BTW, perhaps less obviously, if AI actually shows it would return the huge ROI the market is expecting, I really don’t see how that ROI actually going to materialize. At first there will be high returns as firms displace workers with AI, partially (more work per worker, layoff some) or fully. But as more and more firms do this, I highly doubt the economy would be able to quickly find jobs of equivalent pay for all those laid off workers. That means rising unemployment and/or deskilling/downward mobility/lower pay. Which means lower aggregate demand.

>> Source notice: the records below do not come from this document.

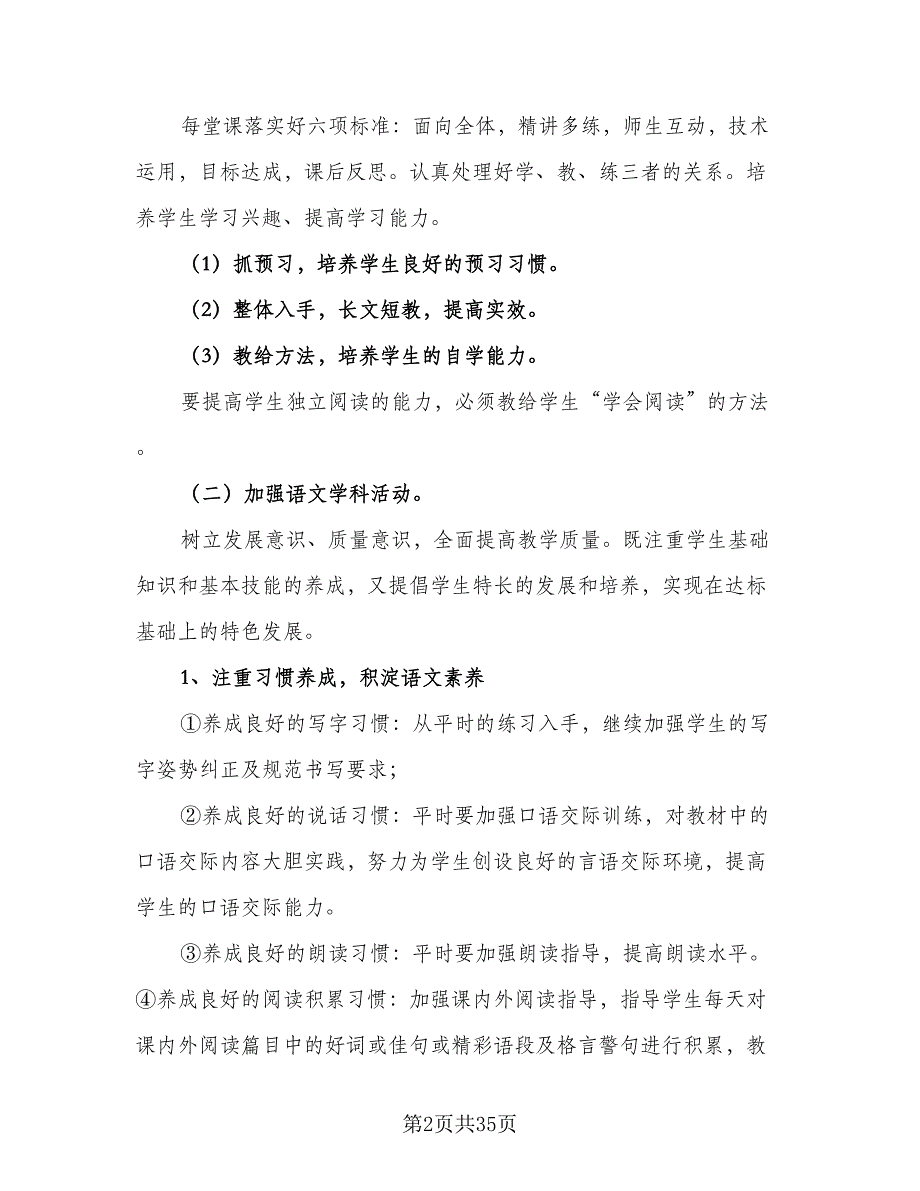 小学语文教研组工作计划参考样本（4篇）_第2页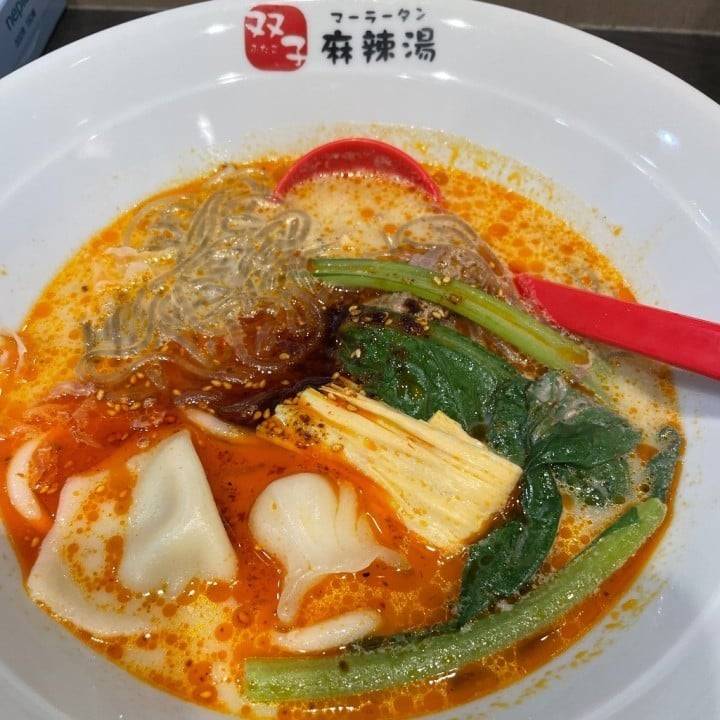 麻辣湯～～謝謝～～美味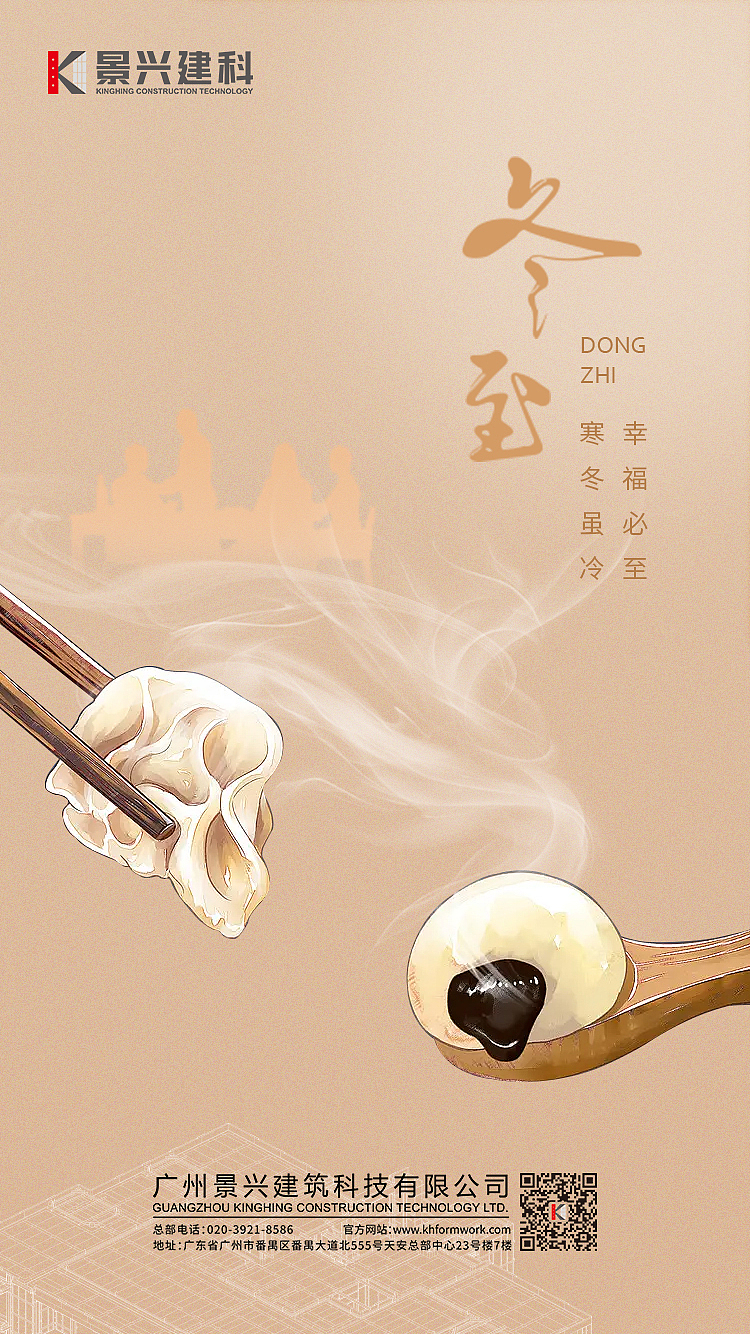 海报集（图ZMzMxNjE5OTQw） - 海报 - 站酷设计师细猫原创素材 - 站酷ZCOOL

Which means at one point there won’t be enough demand to buy the output of the firms displacing workers with AI. At that point they won’t be able to get further returns on their AI investment. That would also likely produce an economic crisis and social unrest as it has in the past.
Agreed, much of the American-style faux-optimism is based on the ignorance of history.
Push the plebs too far and there is some risk that they will rebel. No LLM or smartphone is going to change that.
Totally not a bubble. Trust me, bro!
Everyone involved knows it’s a bubble. They’re just banking on not being left holding the bag when it pops. Remember, the survivors of the dotcom crash made out like bandits.
“It’s a good bubble.”
What they include and exclude when deciding recessions, inflation and other economic issues is really a black art. Investment in data centres and dodgy sw really affects the economy 🤭
The US likely has many years of recession to look forward to. There might even be a civil war. The country is utterly broken and the ones to blame are capitalists and useful idiots preaching and implementing their propaganda (neoliberalism and its even more degenerated derivates).
Jason Furman, Economist and former Deputy Director of the US National Economic Council, estimated in a New York Times podcast that 92 percent of the economic demand in the first two quarters of this year came from information processing equipment and software.
“Ultimately, what we’re really hoping for is that AI shows up on the supply side of the economy, actually helping us do more with less,” he said. Some of that is happening, he claimed, “but there hasn’t been anything particularly special about productivity growth to date.”
I am assuming that the 92% refers to “net new” economic demand, not total.
This is damning for AI hucksters and conmen. The worse thing is that since many of them are based in the US, not a single one will be prosecuted (how many financial fraud conmen were prosecuted under Obama?)